La première action de désobéissance civile de masse contre l’agriculture industrielle a perturbé lundi et mardi, en Allemagne, le fonctionnement d’une usine de production de la société Yara, premier producteur d’engrais synthétiques européen et deuxième mondial. Plusieurs centaines d’activistes de Free the soil ont tenu un siège de 27 heures pour dénoncer les conséquences de ces pratiques agricoles sur le climat.
La réussite de toute la campagne Free The Soil repose sur ces 400 activistes formant deux blocs symétriques, appelés « doigts ». Postés au troisième rang du doigt violet, Lily et Angi [*] sentent culminer un stress qui n’a cessé de monter depuis la veille.

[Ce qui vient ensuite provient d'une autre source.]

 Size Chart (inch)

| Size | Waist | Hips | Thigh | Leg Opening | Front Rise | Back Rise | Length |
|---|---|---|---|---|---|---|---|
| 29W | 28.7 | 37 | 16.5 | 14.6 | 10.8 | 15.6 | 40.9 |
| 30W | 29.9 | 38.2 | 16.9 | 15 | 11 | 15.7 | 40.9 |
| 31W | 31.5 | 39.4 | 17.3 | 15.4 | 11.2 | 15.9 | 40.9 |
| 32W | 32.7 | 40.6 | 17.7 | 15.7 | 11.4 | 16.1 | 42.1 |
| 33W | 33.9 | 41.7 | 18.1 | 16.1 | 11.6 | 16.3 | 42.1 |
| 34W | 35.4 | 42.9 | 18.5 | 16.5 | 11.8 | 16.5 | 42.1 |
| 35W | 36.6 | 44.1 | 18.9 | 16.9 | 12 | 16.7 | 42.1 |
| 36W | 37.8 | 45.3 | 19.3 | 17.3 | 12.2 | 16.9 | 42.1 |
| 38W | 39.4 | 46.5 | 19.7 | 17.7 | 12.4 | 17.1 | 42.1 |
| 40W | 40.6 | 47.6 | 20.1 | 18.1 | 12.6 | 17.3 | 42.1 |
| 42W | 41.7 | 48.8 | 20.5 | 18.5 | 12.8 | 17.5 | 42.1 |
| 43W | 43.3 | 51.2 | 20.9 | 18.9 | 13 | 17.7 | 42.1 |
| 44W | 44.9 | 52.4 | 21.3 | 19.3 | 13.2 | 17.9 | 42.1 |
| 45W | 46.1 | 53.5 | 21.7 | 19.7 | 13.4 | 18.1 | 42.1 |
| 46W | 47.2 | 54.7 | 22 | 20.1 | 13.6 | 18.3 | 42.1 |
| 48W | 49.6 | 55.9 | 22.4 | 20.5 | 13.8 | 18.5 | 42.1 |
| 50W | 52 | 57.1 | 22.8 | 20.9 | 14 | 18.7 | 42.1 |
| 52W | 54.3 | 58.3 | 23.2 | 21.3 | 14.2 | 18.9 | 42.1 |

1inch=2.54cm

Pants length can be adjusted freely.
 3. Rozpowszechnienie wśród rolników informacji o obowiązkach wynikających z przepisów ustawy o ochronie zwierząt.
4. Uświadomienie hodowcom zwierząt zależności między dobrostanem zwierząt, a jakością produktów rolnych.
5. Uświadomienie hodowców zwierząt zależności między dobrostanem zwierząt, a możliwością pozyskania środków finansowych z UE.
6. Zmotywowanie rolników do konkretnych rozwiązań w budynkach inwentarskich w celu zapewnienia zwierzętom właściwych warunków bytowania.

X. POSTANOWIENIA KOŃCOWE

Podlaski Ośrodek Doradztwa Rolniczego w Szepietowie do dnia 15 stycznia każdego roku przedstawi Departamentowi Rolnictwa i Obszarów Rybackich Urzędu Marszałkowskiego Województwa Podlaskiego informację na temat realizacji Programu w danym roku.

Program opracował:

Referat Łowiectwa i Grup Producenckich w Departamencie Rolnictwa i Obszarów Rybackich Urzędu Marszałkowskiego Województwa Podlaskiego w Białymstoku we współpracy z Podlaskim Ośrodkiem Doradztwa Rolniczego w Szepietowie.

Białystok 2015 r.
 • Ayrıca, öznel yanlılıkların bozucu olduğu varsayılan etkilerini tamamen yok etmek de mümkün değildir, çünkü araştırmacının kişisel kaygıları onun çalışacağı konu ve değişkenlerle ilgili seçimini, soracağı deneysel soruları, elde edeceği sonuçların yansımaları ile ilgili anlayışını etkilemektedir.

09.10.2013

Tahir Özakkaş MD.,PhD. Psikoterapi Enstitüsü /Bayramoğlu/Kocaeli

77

Les deux Français de 27 et 24 ans sont partis d’Angers pour rallier Brunsbüttel, dans le nord de l’Allemagne, au terme d’un voyage mêlant autostop, bus au long cours, train et car de village. Plus de 24 heures de trajet. Et en arrivant, hasard des affinités, ils se sont retrouvés responsables de la bannière de ralliement du doigt violet. À eux de montrer la voie si la police charge, si le groupe est dispersé, s’il faut terminer l’opération coûte que coûte pour bloquer l’usine de production d’ammoniac et d’urée du géant norvégien de l’agro-industrie Yara (12,9 milliards de dollars de chiffre d’affaires en 2018). (...)
Plus de 800.000 tonnes d’ammoniac et 800.000 tonnes d’urée partent chaque année de Brunsbüttel pour former, notamment, de l’engrais synthétique, faisant de Yara le premier producteur d’engrais chimique européen et le deuxième mondial. Une production qui nécessite beaucoup d’énergie fossile et particulièrement du gaz naturel. (...)
« Free The Soil a été créée par un groupe de réflexion danois sur le changement climatique, explique Linda [*], l’une des organisatrices. Les membres du groupe sont partis du fait que l’agriculture était l’un des plus importants facteurs du changement climatique et, dans l’agriculture, ce sont les engrais synthétiques qui sont les plus polluants. » Ils sont alors arrivés à Yara, multinationale pourtant totalement méconnue, et ont ainsi monté la toute première action de désobéissance civile de masse dénonçant l’agriculture industrielle. (...)
la police surgit. En quelques secondes, les fourgons s’alignent, les policiers bouchent les espaces. Dans le même temps, côté manifestants, deux tripodes sont érigés, aussitôt escaladés par deux jeunes, qui s’y asseyent. Le blocage commence là, à quelques mètres des larges cuves de pétrole, et de l’unité de production d’ammoniac. Le parking des salariés de l’usine est vide. Il est 11 h 40. Le siège s’organise. (...)
« C’est assez impressionnant de s’endormir en regardant les pieds des policiers, mais j’étais confiante » (...)
Free The Soil a levé le siège mardi, à 15 h, après plus de 27 heures de blocage. L’usine ne s’est pas arrêtée mais les activistes ont rempli leur mission : pointer du doigt le rôle de l’agriculture industrielle dans le changement climatique et faire sortir le géant Yara de l’ombre.